The last parts of the appendicular skeleton to convert are the proximal humeral and femoral metaphyses and usually have high signal intensity by 15–25 years of age.
However,
some residual low signal intensity from hematopoietic marrow may persist in the proximal femoral metaphysis,
around the knee and also within the humeral head.
Fig. 2: The normal pattern of marrow conversion in the femur.
References: Catarina Mira
Conversion of the axial skeleton occurs at a slower rate than that of the appendicular skeleton and continues into and throughout adulthood.
Particularly in the pelvis,
marrow conversion in nonuniform,
leading to heterogeneous marrow signal intensity during the 1st decade in the anterior ilium and acetabulum.
This process continues into the 2nd decade in a heterogeneous,
although relatively symmetric fashion.
During adulthood,
residual red marrow is present in periarticular distribution predominantly around the sacroiliac joints,
the hip joints,
and the pubic symphysis.
In the late third decade of life,
the bone marrow distribution achieves its mature state.

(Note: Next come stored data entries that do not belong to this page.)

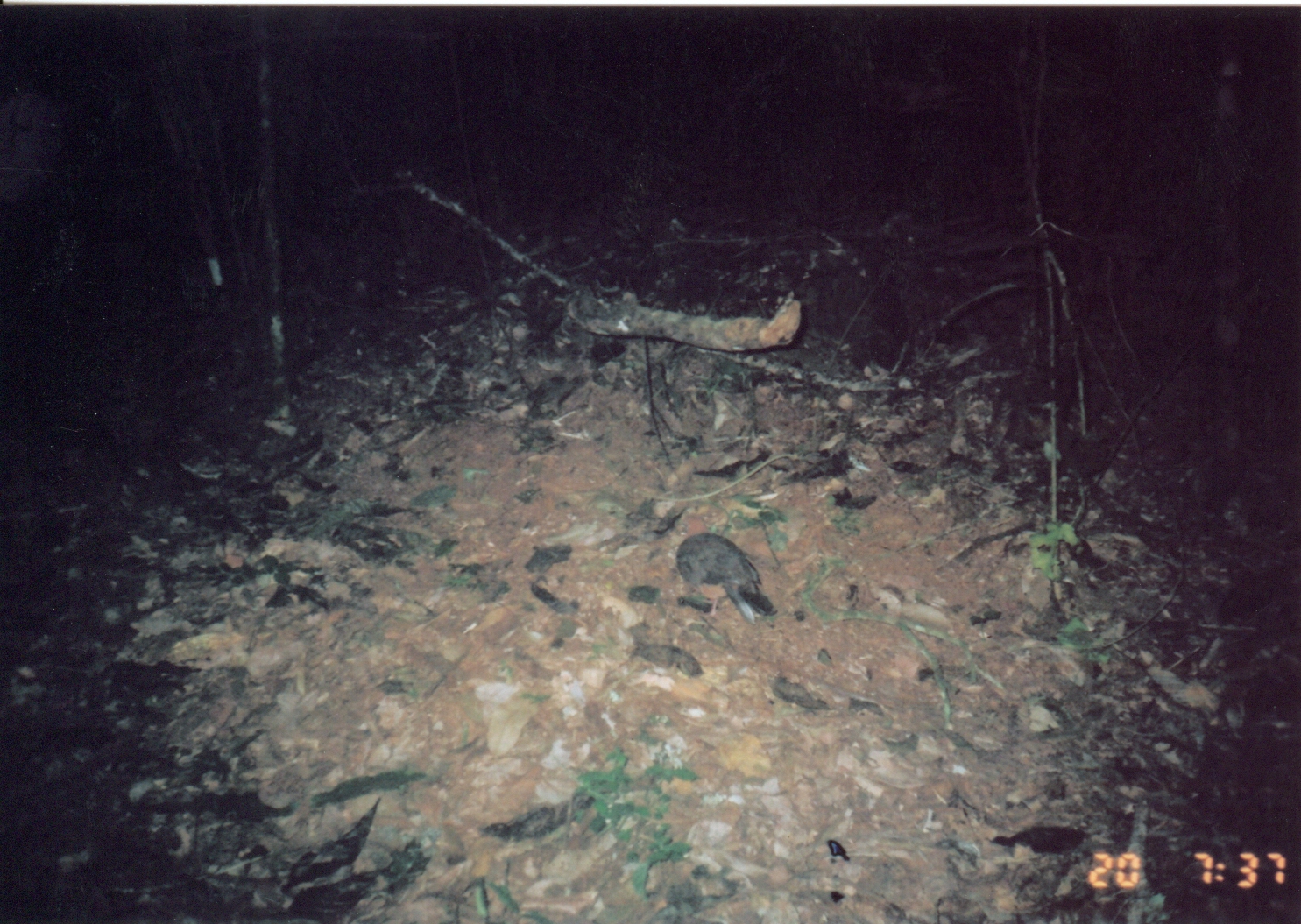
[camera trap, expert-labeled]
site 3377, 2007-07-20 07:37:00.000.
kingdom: Animalia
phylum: Chordata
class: Aves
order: Columbiformes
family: Columbidae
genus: Columba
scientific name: Columba larvata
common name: lemon dove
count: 1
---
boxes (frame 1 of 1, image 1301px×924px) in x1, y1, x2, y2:
columba larvata: 675, 511, 779, 627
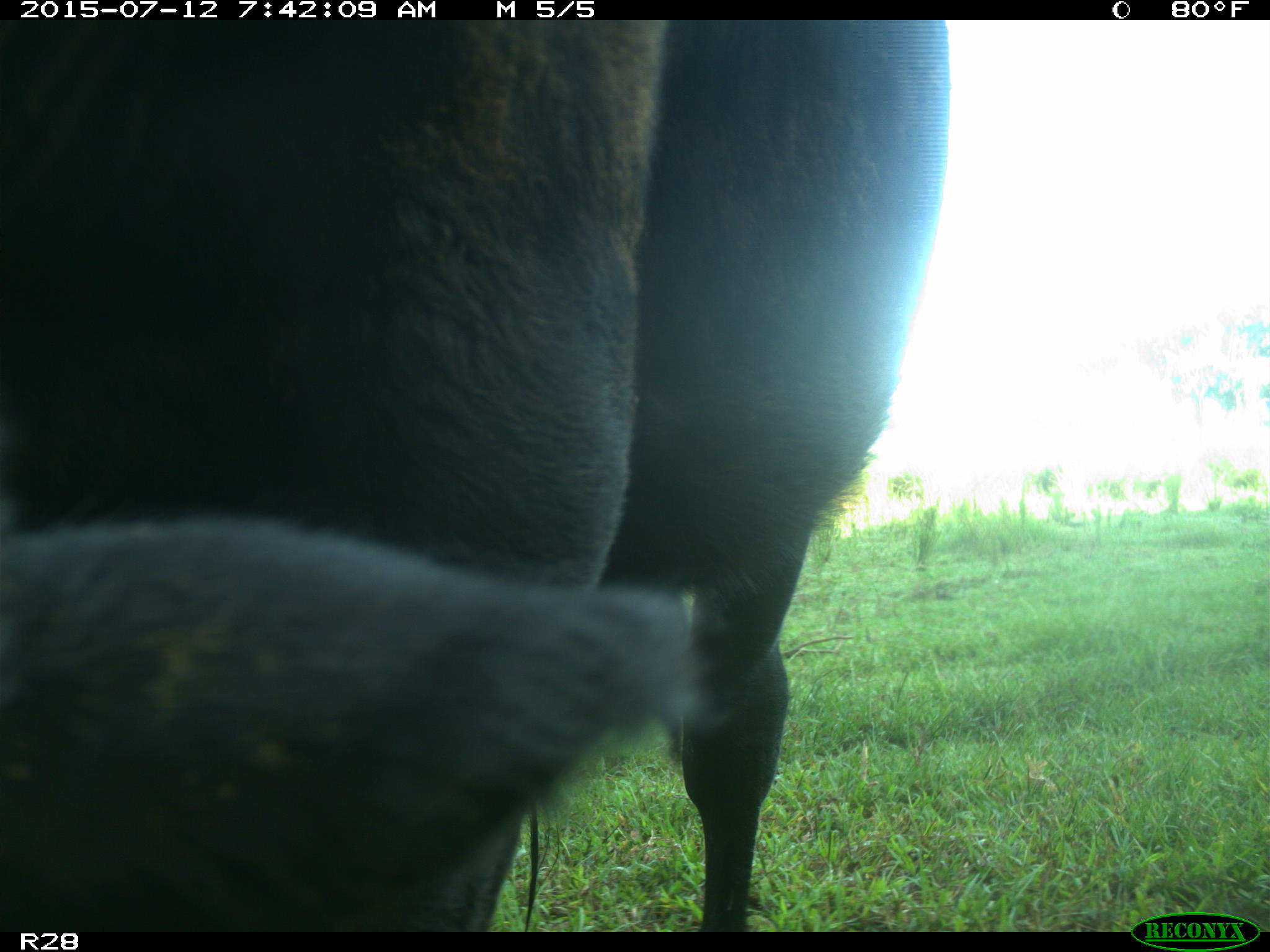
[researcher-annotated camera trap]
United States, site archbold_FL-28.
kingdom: Animalia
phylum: Chordata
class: Mammalia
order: Artiodactyla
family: Bovidae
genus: Bos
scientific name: Bos taurus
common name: domestic cow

Fig. 3: MRI of the sacroiliac joints of a 6-year old boy, coronal T1 (a) and coronal FS T2 (b), and of a 14-year old girl, coronal T1 (c) and coronal FS T2 (d), showing a heterogeneous marrow signal conversion, with areas of residual red marrow in periarticular distribution, with intermediate signal both on T1 and FS T2W images.
Common pitfalls
Heterogeneous residual marrow can be found in the pediatric population,
creating areas of focal altered marrow signal that can be misinterpreted as contusions or tumor.
Important clues to the differential diagnosis include its appearance and location.
The most common location is the proximal metaphysis of the femora and humeri.
They tend to be large and geographic with a “flame-shaped” morphology,
a base adjacent to the physis and sharply defined vertical margins.
There is relative bilaterality,
no mass effect on the adjacent yellow marrow and the background trabeculation is not distorted.
In contrast,
both in contusions and tumors there is a distortion of the trabecular pattern.
Fig. 4: MRI of the right knee of a 15-year old girl, (a) sagittal FS PD(b) sagittal T1 (c) coronal FS PD and (d) coronal T1, showing a “flame-shaped” area of focal altered marrow signal on the distal metaphysis of the femur, adjacent to the physis and with sharply defined vertical margins. There is no mass effect and no distortion of the background trabeculation.
There can also be focal bone marrow edema related to the central portion of the closing physis of the femur,
tibia,
and fibula in adolescent knees.
Fig. 5: MR of the right knee of a 15-year old girl, sagittal FS PD (a) and sagittal T2 (b), showing focal bone marrow edema on the anterior tibial tuberosity, probably due to the closure of the ossification center.
In a large percentage of asymptomatic children,
there are multiple scattered small foci or more extensive areas of high signal in the foot and ankle,
commonly with bilateral and symmetric involvement.
These may represent persisting perivascular islands of red marrow.